The specific binding of complementary DNA sequences has provided a set of easily programmed molecular interactions to build a wide range of nanostructures, molecular devices, and materials. One of the practical issues in designing DNA strands to serve as “glue” is to make the strands long enough to bind strongly to their complementary sequences, but not so long as to have other possible interactions that compete with the desired interaction. From North Carolina State University “Researchers Find ‘Goldilocks’ Of DNA Self-Assembly“:

Researchers from North Carolina State University have found a way to optimize the development of DNA self-assembling materials, which hold promise for technologies ranging from drug delivery to molecular sensors. The key to the advance is the discovery of the “Goldilocks” length for DNA strands used in self-assembly — not too long, not too short, but just right.

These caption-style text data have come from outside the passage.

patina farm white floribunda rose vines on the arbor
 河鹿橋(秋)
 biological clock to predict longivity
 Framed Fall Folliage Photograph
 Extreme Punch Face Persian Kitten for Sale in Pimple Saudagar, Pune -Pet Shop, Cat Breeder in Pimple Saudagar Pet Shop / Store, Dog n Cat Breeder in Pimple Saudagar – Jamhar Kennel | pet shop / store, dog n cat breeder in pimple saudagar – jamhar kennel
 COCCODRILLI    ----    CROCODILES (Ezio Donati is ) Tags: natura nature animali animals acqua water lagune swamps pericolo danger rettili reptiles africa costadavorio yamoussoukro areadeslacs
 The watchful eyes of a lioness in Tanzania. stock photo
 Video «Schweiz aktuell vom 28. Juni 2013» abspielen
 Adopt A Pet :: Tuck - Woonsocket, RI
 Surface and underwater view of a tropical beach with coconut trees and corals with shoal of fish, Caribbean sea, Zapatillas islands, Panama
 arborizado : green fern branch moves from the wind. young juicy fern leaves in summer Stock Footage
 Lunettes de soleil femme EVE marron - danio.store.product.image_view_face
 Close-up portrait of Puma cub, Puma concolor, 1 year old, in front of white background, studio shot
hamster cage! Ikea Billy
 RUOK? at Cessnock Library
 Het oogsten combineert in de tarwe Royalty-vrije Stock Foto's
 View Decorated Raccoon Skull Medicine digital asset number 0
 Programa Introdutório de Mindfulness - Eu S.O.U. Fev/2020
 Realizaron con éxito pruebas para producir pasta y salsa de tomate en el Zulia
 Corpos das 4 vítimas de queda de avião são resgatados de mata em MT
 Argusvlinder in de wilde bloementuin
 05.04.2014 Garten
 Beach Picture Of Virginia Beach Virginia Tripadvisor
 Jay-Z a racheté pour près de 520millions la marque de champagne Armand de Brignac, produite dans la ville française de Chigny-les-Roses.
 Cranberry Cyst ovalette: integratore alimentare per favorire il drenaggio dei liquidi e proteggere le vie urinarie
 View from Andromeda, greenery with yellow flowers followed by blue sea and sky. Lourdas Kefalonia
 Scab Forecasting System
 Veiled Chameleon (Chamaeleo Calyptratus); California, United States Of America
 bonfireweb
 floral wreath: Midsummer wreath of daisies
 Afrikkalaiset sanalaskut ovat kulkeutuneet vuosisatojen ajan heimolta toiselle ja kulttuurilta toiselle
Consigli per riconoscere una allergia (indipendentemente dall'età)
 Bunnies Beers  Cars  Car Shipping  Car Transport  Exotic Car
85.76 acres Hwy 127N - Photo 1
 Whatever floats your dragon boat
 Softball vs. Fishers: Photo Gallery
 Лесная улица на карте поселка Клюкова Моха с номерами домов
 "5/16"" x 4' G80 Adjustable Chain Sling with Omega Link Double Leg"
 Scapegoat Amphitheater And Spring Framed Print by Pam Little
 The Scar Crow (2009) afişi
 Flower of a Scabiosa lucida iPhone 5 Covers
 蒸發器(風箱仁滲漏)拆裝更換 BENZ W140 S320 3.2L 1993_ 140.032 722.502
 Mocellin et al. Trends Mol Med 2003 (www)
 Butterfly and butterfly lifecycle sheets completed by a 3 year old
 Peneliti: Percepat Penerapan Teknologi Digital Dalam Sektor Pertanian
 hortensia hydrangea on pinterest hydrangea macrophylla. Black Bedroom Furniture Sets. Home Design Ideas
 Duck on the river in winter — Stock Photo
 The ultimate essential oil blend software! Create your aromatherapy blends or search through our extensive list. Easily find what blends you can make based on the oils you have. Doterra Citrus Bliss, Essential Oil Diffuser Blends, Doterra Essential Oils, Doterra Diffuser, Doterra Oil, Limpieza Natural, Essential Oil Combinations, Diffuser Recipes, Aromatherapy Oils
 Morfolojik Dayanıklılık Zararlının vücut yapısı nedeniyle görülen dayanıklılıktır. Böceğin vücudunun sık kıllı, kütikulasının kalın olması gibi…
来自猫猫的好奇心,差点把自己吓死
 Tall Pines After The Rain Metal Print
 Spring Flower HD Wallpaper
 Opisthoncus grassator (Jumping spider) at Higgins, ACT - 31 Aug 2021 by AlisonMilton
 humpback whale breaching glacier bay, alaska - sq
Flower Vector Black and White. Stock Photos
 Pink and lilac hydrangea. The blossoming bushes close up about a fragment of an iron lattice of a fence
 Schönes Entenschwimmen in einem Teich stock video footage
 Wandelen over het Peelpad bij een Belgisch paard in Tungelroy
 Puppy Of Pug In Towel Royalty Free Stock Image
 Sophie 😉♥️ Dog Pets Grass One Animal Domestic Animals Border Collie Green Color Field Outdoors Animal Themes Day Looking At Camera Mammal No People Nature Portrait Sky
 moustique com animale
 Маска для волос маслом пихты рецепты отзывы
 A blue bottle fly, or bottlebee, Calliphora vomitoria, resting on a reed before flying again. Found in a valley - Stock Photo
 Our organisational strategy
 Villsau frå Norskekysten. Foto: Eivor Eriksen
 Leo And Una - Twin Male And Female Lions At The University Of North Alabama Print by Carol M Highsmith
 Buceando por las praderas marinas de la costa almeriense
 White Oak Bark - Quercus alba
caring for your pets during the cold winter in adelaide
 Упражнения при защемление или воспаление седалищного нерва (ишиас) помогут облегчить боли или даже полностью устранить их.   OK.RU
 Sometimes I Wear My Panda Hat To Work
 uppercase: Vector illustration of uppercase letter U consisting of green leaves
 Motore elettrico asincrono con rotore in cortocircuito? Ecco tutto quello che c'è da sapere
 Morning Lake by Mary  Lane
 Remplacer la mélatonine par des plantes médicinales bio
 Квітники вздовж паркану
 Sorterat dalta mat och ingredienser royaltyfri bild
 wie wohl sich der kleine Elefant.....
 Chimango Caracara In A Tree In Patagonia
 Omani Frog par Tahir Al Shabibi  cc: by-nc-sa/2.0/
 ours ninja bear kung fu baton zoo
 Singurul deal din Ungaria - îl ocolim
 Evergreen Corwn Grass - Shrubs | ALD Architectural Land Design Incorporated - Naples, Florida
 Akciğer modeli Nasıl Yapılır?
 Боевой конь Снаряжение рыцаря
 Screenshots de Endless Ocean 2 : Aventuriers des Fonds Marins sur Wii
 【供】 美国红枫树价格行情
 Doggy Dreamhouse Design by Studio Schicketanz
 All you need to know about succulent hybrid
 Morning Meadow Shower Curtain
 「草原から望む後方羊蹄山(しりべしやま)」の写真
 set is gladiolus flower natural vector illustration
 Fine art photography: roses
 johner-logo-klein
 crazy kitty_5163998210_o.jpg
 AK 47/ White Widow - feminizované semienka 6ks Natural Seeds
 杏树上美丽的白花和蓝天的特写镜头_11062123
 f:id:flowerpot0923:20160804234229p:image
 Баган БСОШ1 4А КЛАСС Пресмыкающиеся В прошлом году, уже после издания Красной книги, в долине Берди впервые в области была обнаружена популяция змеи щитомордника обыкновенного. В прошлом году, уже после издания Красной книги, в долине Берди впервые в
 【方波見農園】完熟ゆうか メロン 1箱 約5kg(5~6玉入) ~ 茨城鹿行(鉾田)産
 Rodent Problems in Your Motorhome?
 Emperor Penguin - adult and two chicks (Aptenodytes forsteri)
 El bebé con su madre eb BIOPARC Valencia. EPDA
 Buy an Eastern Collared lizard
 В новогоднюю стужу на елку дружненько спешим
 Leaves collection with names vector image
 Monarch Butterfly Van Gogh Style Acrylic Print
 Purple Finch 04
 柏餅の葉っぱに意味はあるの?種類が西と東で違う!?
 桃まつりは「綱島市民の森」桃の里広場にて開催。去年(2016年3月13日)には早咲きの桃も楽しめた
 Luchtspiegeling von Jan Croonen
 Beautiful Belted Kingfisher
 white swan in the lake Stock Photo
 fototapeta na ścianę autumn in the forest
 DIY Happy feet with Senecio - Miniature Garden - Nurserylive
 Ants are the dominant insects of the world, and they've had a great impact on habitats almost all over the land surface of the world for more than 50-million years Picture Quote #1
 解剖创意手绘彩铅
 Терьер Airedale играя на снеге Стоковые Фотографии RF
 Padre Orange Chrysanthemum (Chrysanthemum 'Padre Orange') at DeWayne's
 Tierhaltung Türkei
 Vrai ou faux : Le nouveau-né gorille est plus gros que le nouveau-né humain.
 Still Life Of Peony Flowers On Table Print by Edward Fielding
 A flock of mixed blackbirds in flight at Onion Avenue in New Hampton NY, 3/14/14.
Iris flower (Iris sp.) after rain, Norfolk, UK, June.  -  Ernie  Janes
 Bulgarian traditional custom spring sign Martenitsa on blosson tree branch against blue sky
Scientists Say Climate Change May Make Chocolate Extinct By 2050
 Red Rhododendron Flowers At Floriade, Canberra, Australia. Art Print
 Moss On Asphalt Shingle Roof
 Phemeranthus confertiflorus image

DNA strands contain genetic coding that will form bonds with another strand that contains a unique sequence of complementary genes. By coating a material with a specific DNA layer, that material will then seek out and bond with its complementary counterpart. This concept, known as DNA-assisted self-assembly, creates significant opportunities in the biomedical and materials science fields, because it may allow the creation of self-assembling materials with a variety of applications.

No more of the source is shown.